InfoQ: Planning with a Large Distributed Team

How should we do training in an agile process?

A lot of writings about agile processes seem to assume that everyone comes with all the skills they need, but in the real world people sometimes need to gain new skills which cannot easily be learned “on the job”. Planning ahead enough to ensure team skills are available when needed, and dealing with the impact on development speed of people spending time on training or independent study rather than productive work seem like tricky problems.

Jooli Atkins has written a bit on this topic for the British Computer Society (BCS) Agile Training : Blogs : BCS

I’d be really interested to hear from anyone how they deal with this!

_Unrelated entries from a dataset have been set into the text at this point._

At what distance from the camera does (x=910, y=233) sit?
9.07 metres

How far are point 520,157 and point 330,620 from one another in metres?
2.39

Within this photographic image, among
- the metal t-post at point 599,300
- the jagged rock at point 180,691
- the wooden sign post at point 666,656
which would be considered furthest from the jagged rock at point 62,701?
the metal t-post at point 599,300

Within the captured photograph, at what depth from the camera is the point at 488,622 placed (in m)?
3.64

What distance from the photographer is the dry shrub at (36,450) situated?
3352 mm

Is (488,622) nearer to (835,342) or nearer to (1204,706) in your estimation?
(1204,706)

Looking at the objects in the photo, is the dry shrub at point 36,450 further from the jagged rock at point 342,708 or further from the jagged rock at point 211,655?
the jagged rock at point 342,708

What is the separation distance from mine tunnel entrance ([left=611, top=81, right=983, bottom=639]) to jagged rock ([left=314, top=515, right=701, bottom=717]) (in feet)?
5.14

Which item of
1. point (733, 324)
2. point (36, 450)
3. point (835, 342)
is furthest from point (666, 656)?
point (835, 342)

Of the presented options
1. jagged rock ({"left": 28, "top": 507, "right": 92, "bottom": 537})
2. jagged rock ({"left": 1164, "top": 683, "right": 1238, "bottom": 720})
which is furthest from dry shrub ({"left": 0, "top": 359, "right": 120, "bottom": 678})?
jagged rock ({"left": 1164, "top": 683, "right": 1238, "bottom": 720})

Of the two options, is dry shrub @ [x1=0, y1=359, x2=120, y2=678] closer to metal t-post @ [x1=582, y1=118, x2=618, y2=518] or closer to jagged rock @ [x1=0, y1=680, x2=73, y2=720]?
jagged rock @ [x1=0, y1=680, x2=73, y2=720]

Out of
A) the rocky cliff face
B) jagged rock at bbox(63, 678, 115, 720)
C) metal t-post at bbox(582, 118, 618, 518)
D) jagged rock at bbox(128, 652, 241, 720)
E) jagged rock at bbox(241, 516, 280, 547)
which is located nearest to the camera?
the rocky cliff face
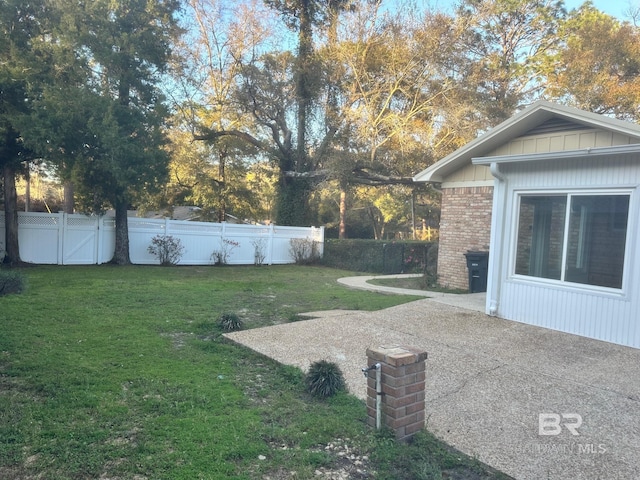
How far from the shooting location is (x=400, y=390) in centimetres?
328

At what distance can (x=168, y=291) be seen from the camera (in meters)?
9.34

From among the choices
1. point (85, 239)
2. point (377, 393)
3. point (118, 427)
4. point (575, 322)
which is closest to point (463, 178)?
point (575, 322)

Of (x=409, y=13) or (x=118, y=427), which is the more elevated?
(x=409, y=13)

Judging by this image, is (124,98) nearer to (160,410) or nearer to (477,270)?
(477,270)

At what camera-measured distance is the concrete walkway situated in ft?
10.4

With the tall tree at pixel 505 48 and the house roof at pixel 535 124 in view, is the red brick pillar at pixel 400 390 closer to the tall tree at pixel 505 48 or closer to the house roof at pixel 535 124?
the house roof at pixel 535 124

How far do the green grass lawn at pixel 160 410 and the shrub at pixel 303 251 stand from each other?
11065mm

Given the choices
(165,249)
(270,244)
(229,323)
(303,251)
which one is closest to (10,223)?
(165,249)

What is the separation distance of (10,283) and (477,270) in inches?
383

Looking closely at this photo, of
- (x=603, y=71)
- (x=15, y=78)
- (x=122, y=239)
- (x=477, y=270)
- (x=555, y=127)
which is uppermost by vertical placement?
(x=603, y=71)

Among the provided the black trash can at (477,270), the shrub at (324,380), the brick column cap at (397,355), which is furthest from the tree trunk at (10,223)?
the brick column cap at (397,355)

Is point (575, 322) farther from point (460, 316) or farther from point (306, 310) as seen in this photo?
point (306, 310)

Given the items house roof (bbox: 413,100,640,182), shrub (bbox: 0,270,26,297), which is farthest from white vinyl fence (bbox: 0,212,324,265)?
house roof (bbox: 413,100,640,182)

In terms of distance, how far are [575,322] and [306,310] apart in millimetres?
4395
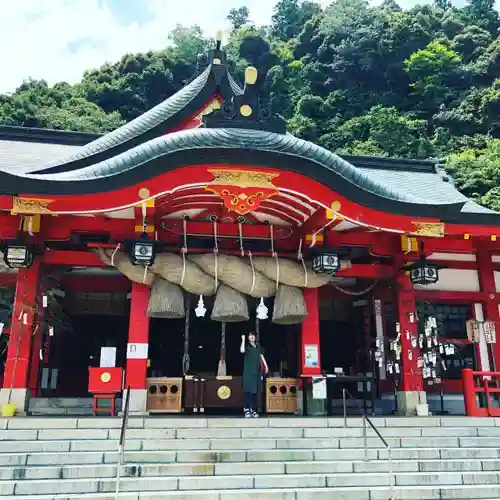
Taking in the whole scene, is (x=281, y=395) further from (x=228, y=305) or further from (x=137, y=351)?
(x=137, y=351)

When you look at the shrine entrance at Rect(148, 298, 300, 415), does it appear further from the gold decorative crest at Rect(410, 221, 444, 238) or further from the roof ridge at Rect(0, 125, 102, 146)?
the roof ridge at Rect(0, 125, 102, 146)

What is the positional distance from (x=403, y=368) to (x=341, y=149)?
29.4 m

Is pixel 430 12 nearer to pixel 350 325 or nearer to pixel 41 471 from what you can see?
pixel 350 325

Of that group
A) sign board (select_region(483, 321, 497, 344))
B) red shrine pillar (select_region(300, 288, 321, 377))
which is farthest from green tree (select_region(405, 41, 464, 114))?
red shrine pillar (select_region(300, 288, 321, 377))

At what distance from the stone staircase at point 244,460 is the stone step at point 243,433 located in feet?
0.04

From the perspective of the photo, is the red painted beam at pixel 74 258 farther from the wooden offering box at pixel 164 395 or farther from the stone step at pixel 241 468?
the stone step at pixel 241 468

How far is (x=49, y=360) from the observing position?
1045 cm

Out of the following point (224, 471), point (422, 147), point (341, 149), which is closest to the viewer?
point (224, 471)

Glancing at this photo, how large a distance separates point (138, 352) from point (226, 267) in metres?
1.86

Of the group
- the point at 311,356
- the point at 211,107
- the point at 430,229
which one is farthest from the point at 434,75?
the point at 311,356

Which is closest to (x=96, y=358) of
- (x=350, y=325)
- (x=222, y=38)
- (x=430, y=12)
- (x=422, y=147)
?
(x=350, y=325)

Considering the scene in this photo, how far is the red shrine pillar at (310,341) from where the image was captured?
8680 millimetres

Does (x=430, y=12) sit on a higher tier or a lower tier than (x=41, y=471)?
higher

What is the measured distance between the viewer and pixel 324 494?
530 centimetres
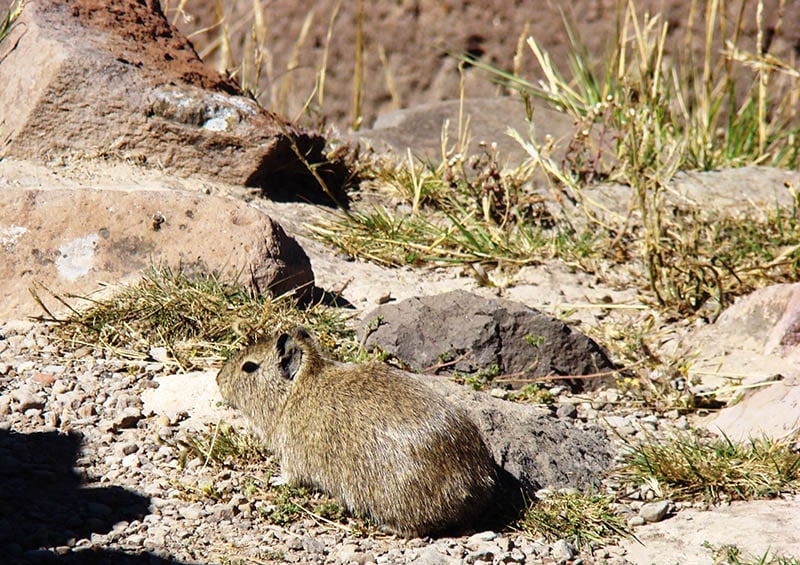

Handling Absence in Scrum Teams

We don’t use scrum as such, but we still face the issue of team-member absence during fixed iterations. It’s a tricky one to deal with, especially as absence comes in both predictable and unpredictable forms.

InfoQ has a nice summary of some of these issues and some solutions. There is till no “silver bullet” for this, though. Losing staff will almost always mean losing productivity, which in turn means that iteration (“sprint”) commitments will need to be renegotiated, which works best if stakeholders are informed as soon as possible.